Once you find the line with "国际证券交易所指数有哪些(国" in the listing below, set down exactly every line from it through the line with "全身＋顔orVIO脱毛（5回", but no pictures.
··· Provided data
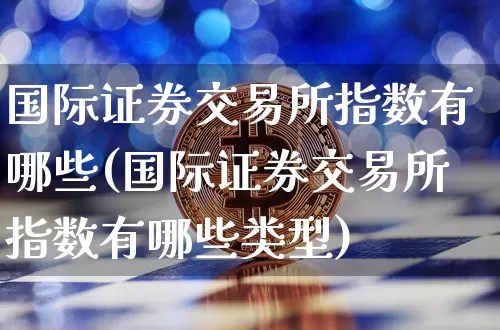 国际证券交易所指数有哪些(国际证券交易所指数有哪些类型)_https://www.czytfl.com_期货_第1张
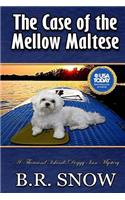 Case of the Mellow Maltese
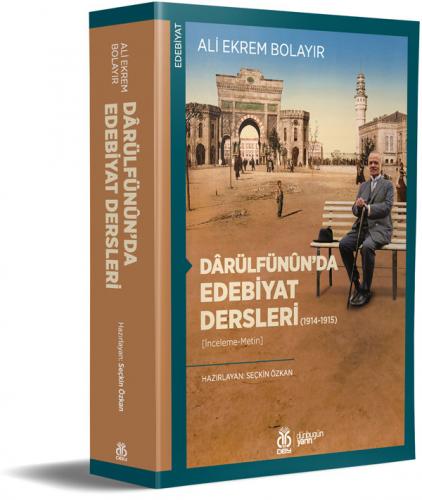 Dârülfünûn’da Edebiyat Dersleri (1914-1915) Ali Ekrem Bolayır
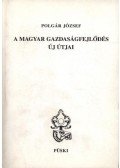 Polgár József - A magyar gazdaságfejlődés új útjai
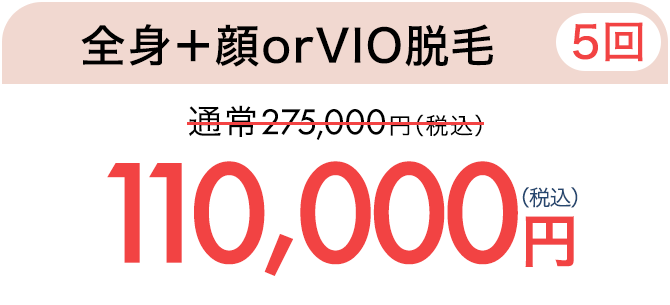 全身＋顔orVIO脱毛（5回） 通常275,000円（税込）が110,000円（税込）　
······
··· Provided data
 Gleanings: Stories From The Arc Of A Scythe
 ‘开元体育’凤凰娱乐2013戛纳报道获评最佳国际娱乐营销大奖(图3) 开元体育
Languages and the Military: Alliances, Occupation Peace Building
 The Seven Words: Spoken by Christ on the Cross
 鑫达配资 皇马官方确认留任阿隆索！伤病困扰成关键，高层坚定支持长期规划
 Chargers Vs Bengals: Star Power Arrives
······
**Solution for this problem**
 国际证券交易所指数有哪些(国际证券交易所指数有哪些类型)_https://www.czytfl.com_期货_第1张
 Case of the Mellow Maltese
 Dârülfünûn’da Edebiyat Dersleri (1914-1915) Ali Ekrem Bolayır
 Polgár József - A magyar gazdaságfejlődés új útjai
 全身＋顔orVIO脱毛（5回） 通常275,000円（税込）が110,000円（税込）　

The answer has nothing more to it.